Artwork
Rifting 45º 67.5º 90º 112.5º

Rifting 45º 67.5º 90º 112.5º is a photographic photography by Theo Simpson. It dates from 2023 and is held in the collection of the Victoria and Albert Museum.
About this work
Overview
The work is constructed from three folded color diptychs and copper elements arranged at precise angles, transforming the flat image into a sculptural object.
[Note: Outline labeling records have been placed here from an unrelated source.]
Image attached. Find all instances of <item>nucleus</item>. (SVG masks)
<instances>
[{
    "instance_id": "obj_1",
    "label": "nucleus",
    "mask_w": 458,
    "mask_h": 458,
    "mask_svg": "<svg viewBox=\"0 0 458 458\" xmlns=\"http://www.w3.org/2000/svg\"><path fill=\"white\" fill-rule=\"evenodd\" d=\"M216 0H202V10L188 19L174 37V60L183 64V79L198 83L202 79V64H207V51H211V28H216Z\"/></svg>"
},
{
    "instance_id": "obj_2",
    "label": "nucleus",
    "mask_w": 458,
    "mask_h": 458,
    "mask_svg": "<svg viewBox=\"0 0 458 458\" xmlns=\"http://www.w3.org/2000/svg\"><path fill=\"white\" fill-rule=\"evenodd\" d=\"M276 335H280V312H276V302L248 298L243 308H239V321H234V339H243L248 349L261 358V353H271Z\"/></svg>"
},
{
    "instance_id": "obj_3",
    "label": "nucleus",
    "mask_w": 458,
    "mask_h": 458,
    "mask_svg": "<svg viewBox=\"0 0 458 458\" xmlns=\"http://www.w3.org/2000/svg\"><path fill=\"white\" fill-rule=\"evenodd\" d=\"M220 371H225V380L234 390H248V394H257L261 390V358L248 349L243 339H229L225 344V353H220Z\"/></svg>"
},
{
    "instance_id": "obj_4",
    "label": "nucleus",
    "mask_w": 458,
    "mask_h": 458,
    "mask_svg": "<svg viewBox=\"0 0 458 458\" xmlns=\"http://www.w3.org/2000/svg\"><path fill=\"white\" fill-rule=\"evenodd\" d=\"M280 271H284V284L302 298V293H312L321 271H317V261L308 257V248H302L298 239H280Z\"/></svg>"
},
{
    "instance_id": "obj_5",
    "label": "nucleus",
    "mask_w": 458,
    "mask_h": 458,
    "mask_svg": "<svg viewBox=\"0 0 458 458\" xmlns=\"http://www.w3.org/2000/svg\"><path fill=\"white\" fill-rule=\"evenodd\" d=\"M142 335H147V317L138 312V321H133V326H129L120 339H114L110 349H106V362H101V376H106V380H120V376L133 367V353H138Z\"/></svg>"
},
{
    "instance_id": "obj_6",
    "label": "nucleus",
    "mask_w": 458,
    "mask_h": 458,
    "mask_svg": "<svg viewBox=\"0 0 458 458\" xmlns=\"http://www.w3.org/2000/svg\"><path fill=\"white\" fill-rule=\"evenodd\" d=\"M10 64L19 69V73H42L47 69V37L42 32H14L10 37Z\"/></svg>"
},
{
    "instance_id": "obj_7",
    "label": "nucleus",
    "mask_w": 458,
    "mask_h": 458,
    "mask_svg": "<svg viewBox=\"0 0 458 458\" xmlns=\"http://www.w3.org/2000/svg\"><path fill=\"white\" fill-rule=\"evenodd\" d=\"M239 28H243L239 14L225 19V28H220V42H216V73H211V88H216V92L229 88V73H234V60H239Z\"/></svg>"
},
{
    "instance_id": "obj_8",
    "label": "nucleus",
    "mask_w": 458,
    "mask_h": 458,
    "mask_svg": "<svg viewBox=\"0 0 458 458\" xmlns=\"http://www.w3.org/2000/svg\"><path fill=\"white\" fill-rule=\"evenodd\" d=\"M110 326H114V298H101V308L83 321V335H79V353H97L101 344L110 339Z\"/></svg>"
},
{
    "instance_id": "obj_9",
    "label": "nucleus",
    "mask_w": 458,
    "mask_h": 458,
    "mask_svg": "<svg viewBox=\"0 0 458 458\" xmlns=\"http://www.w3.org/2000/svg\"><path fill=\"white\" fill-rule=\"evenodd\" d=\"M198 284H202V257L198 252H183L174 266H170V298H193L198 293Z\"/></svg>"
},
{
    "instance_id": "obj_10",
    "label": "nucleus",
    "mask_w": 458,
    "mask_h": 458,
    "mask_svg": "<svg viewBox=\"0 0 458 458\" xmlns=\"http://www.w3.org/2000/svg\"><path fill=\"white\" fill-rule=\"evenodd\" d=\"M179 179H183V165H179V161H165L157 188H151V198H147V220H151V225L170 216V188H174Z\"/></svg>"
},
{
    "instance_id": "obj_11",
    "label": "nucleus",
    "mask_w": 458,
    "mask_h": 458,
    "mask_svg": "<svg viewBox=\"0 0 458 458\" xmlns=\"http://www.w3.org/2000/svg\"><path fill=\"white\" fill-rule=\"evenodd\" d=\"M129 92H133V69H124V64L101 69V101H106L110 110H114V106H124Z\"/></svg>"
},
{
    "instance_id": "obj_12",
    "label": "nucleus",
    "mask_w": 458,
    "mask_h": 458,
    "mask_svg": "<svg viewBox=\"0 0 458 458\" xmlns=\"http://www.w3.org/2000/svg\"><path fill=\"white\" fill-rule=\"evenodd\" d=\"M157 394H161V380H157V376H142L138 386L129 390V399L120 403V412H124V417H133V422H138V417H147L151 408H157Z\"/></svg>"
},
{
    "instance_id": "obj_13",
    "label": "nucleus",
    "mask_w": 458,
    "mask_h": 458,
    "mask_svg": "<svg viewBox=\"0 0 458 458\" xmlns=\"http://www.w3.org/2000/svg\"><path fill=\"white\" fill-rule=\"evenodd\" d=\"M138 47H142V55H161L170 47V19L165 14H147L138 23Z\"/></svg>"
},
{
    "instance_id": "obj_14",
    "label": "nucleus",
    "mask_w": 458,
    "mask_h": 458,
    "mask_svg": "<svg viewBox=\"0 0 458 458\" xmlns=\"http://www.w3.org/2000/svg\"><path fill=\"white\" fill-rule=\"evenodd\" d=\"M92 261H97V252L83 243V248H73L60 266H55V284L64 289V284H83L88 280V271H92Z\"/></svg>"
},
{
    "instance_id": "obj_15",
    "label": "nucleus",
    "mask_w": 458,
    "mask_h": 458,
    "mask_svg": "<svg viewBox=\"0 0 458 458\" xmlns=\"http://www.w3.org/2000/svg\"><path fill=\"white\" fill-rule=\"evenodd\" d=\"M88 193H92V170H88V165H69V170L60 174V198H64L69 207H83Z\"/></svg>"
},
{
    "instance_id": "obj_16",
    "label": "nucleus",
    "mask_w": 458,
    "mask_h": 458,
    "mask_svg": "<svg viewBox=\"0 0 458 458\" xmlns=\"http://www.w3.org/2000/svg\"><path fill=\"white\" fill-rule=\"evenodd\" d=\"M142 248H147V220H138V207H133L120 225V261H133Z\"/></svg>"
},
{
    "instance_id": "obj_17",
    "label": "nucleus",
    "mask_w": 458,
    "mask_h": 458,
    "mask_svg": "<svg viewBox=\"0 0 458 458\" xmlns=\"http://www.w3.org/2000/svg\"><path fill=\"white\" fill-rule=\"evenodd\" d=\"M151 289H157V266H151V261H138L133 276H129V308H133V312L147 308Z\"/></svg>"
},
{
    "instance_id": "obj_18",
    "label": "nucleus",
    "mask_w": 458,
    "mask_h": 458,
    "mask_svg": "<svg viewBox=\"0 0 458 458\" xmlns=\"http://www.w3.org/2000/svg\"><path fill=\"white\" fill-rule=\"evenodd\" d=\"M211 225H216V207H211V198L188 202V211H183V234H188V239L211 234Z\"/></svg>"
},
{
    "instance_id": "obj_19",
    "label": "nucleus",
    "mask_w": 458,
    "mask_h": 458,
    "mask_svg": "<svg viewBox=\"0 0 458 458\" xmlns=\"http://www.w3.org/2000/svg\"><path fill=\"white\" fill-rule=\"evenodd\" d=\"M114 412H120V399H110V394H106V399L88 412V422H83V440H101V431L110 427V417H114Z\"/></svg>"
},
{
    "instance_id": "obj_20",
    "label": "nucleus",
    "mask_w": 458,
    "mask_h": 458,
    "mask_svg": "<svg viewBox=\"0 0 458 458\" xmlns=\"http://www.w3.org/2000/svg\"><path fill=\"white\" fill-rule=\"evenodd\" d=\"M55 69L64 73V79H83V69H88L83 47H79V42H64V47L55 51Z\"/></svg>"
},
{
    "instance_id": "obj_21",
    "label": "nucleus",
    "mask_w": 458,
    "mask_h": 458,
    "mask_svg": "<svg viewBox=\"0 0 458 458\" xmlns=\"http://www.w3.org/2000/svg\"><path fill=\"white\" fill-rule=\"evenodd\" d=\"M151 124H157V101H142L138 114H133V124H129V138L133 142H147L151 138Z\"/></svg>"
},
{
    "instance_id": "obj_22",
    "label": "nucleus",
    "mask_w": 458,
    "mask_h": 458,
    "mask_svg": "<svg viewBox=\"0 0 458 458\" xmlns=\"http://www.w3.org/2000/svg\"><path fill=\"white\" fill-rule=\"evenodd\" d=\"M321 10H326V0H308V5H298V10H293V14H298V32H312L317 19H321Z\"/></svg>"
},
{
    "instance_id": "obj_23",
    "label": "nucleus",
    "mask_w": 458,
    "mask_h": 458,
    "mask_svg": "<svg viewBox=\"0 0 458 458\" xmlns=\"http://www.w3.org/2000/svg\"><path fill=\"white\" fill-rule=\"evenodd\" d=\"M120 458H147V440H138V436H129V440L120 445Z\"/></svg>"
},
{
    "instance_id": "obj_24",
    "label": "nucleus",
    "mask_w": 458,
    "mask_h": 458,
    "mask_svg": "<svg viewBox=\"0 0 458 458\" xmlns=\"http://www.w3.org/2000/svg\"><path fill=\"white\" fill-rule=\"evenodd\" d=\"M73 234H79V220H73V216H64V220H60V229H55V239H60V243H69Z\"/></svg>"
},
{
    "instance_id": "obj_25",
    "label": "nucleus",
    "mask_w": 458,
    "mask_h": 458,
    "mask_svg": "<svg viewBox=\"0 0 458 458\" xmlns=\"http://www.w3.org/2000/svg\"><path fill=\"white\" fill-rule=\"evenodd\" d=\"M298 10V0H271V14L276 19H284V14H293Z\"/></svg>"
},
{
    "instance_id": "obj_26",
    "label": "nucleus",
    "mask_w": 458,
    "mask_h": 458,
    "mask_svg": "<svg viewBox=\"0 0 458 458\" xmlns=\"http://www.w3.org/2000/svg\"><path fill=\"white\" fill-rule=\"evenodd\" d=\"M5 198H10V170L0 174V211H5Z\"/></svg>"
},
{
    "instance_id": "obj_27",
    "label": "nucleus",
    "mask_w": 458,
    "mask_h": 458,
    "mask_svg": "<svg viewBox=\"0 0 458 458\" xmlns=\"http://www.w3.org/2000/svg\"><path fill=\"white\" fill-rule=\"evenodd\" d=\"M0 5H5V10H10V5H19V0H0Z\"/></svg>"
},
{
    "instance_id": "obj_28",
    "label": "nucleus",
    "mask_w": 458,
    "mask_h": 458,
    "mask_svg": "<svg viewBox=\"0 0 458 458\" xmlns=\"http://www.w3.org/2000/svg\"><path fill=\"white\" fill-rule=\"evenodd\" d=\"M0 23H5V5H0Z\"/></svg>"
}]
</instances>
Theo Simpson’s photograph Rifting 45º 67.5º 90º 112.5º merges photographic imagery with fabricated metal structures to form a multi-layered, three-dimensional composition. The work is constructed from three folded color diptychs and copper elements arranged at precise angles, transforming the flat image into a sculptural object. This fusion of photographic documentation and industrial fabrication reflects Simpson’s broader practice of integrating technical precision with conceptual inquiry.
Subject & Meaning
The imagery originates from Mynydd Parys, a historic copper mine in Anglesey, once the world’s largest. The photographs capture the mine’s altered terrain, where natural and industrial forces converge. Embedded within the scenes are traces of ancient black smokers—submarine volcanic vents that deposited mineral formations over millennia. These geological remnants become metaphors for deep time and human extraction, linking the land’s prehistoric past to its industrial present.
Technique & Style
Simpson employs precise folding and alignment of photographic prints, secured by hand-forged copper limbs that extend the image into physical space. The angles—45º, 67.5º, 90º, 112.5º—dictate the viewer’s shifting perspective, compelling repeated visual recalibration. The technique borrows from engineering and printmaking, rejecting conventional photographic presentation. The result is a dynamic interplay of light, color, and form that resists static observation.
History & Provenance
The work draws from the industrial legacy of Mynydd Parys, which operated from antiquity through the 19th century and was central to Britain’s copper production. Simpson’s use of its landscape connects the piece to regional economic history and the environmental consequences of mining. The copper limbs themselves echo the material extracted from the site, creating a literal and symbolic loop between origin, extraction, and artistic reconfiguration.
Context
Simpson’s practice emerges from a British tradition of art that interrogates landscape as a site of labor, extraction, and memory. Rifting responds to the tension between natural processes and human intervention, situating itself within broader conversations about post-industrial ecology and the materiality of place. The work resists romanticized views of nature, instead presenting it as a palimpsest shaped by geological and industrial forces.
Legacy
Rifting contributes to an evolving dialogue in contemporary art where photography is extended beyond the frame through material intervention. By embedding technical precision within ecological narratives, Simpson expands the possibilities of photographic sculpture. The work invites sustained engagement with the layered histories embedded in land and labor, offering a quiet but persistent critique of how we perceive and value natural resources.
Artist & collection
Artist
Theo Simpson makes stark, grid-based photographs that play with angles and empty space.